Hennessy VSOP Privilege 1.75L
Discover Hennessy VSOP Privilege 1.75L:
Discover the popular Hennessy VSOP Privilege and have it delivered to your door today. Hennessy VSOP Privilege is produced in Cognac, France.
Cognac is a kind of brandy named after the town of Cognac in the French province of Charente-Maritime. Wine from the neighboring wine-growing area, Charente and Maritime, is used to make this liqueur.
Cognac production is governed by the French appellation d'origine contrôlée (AOC) designation, with certain production techniques and naming criteria that must be followed in order to maintain AOC status. Ugni blanc, often known as Saint-Émilion in the region, is the most commonly planted of the grapes on the list. Two distillations in copper pot stills are required, as is an aging period of at least two years in French oak barrels from the Limousin or Tronçais regions of France. While cognac develops in the same manner as whiskies and wines do in barrels, the majority of cognacs spend much more time "on the wood" than the statutory minimum amount of time.

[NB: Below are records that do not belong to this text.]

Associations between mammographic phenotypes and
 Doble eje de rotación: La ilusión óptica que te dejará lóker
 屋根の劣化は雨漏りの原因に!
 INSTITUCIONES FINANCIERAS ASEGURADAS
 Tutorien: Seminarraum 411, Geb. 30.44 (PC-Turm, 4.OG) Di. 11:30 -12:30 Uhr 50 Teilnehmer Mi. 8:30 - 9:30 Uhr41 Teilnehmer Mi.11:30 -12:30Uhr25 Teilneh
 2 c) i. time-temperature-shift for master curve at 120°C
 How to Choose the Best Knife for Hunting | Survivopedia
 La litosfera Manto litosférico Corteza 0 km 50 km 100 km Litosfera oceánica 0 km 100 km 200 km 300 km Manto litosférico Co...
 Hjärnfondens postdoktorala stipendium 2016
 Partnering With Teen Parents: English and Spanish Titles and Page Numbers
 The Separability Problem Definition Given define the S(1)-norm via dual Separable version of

Cognac has often humorously been described as "nearly undrinkable" because of the dryness, acidity, and thinness of the white wine used in the production of cognac. Despite this, the wine is ideal for distillation and maturing. A limited number of grape varietals are permitted to be used in its production. For a wine to be deemed a genuine cru, it must contain at least 90 percent Ugni blanc as its primary grape. It is necessary to ferment for 2–3 weeks after the grapes have been crushed, during which time the region's natural, wild yeasts transform the sugar into alcohol; neither sugar nor sulfur may be added. The resultant wine has about 7 to 8 percent alcohol at this stage.
Once the distilling process is complete, it is aged in Limousin oak barrels for a minimum of two years before it may be sold to the general population. It is usually placed in barrels at an alcohol by volume level of about 70%. As the cognac interacts with the wood barrel and the surrounding air, it evaporates at a rate of about 3 percent per year, losing both alcohol and water over a period of time. This occurrence is referred to as "la portion des anges," which translates as "the angels' share" in the local language. When a cognac is aged for more than 10 years in an oak barrel, the alcohol level falls to 40 percent by volume. Once moved to huge glass bottles called bonbonnes, the cognac is kept for future blending purposes. Because oak barrels lose their ability to provide flavor after four or five decades, so aging them for extended periods of time may not be helpful.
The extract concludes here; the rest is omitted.